All you have to do to participate is leave a comment to this entry below and answer the question: Where do your pets sleep? If you don’t have any pets at the moment, but would still like to enter, you can just answer where you think you’d like them to sleep.
In order to be eligible, please make sure to fill in the e-mail address field when leaving your comment. AFAIK, your e-mail address will not be made public, but that way, I can contact you if you win.

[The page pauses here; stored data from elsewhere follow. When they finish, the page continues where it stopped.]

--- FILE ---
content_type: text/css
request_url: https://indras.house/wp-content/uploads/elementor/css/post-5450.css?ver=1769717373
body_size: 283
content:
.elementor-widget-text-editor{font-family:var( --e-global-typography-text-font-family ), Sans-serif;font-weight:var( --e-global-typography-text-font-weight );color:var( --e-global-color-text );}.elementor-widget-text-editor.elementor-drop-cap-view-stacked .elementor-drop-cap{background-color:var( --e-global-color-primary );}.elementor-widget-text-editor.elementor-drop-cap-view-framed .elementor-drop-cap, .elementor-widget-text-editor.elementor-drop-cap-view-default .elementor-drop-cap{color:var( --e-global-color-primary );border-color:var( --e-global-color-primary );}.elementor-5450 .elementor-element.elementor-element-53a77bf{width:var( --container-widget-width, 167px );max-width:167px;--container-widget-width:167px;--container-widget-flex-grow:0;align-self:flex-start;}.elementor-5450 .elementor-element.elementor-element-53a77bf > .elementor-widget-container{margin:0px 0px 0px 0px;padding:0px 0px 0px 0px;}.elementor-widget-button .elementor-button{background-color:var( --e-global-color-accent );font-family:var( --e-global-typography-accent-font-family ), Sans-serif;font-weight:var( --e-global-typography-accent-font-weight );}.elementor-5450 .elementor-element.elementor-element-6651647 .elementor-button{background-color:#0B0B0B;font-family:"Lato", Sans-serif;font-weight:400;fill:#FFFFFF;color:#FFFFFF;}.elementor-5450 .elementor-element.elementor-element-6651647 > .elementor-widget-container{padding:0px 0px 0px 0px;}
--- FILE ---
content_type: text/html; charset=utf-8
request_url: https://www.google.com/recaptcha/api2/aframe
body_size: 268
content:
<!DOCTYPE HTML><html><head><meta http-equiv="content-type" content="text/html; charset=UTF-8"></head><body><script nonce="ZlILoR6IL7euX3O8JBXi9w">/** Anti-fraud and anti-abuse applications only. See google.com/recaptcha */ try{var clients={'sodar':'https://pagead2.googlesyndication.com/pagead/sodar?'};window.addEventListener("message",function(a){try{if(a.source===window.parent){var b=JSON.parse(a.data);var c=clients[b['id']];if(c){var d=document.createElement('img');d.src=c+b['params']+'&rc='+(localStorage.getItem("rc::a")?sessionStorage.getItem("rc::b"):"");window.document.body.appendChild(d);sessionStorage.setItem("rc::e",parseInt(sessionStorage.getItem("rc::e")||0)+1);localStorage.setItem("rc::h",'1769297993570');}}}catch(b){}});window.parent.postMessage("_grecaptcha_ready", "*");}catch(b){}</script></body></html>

Entries will be accepted through next Friday, December 17th. One unique entry per pet will be accepted, though comments will have to be separated to count (yes, that means multi-animal households are at an advantage!). Unfortunately, comments for future or not-yet-existent or imaginary pets must all be consolidated under one entry. Winners will be chosen at random. They will be e-mailed privately after the close of the giveaway for their names and mailing addresses.
Why am I doing this?
Because I’m an inveterate packrat, and I go through periodic purges where I try to rehome a bunch of my possessions. Because I’ve been doing this blog nearly every day for months now, and I’m curious as to who’s reading. Because it’s fun to do giveaways, especially around this time of year. Because I love mail, both sending and receiving it. Because blogs have long been a medium for me to try and connect my personal life with the world that surrounds me in concrete ways, and this seemed a fun way to make that philosophy manifest.
Ultimately, I’m doing this because I want to try and inspire a little bit of generosity in the world, a way to pay it forward, as it were. Our own dogs get to sleep in relative comfort, every night.
Bowdu has his place at the foot of the bed, which he prefers…
And Bowpi has learned to stretch and expand into available space on the human bed, a habit which we actually find rather endearing. In their sleep, they appear to be such angels (perhaps why I have so many pictures of sleeping dogs!). In their dreams, they are the epitome of “blissful ignorance,” for they can remain unaware of a less than cozy world.
At the House of Two Bows, we may not be rolling in cash, but we’re doing okay. While we don’t have an answer for every pleading pair of eyes, and neither are we expecting everyone else to save them all, I think the least we can do is try and help others get to be okay, too.
Adoptable Schnauzer-Poodle, Buddy
Then we’ll work on being more than okay, one step at a time.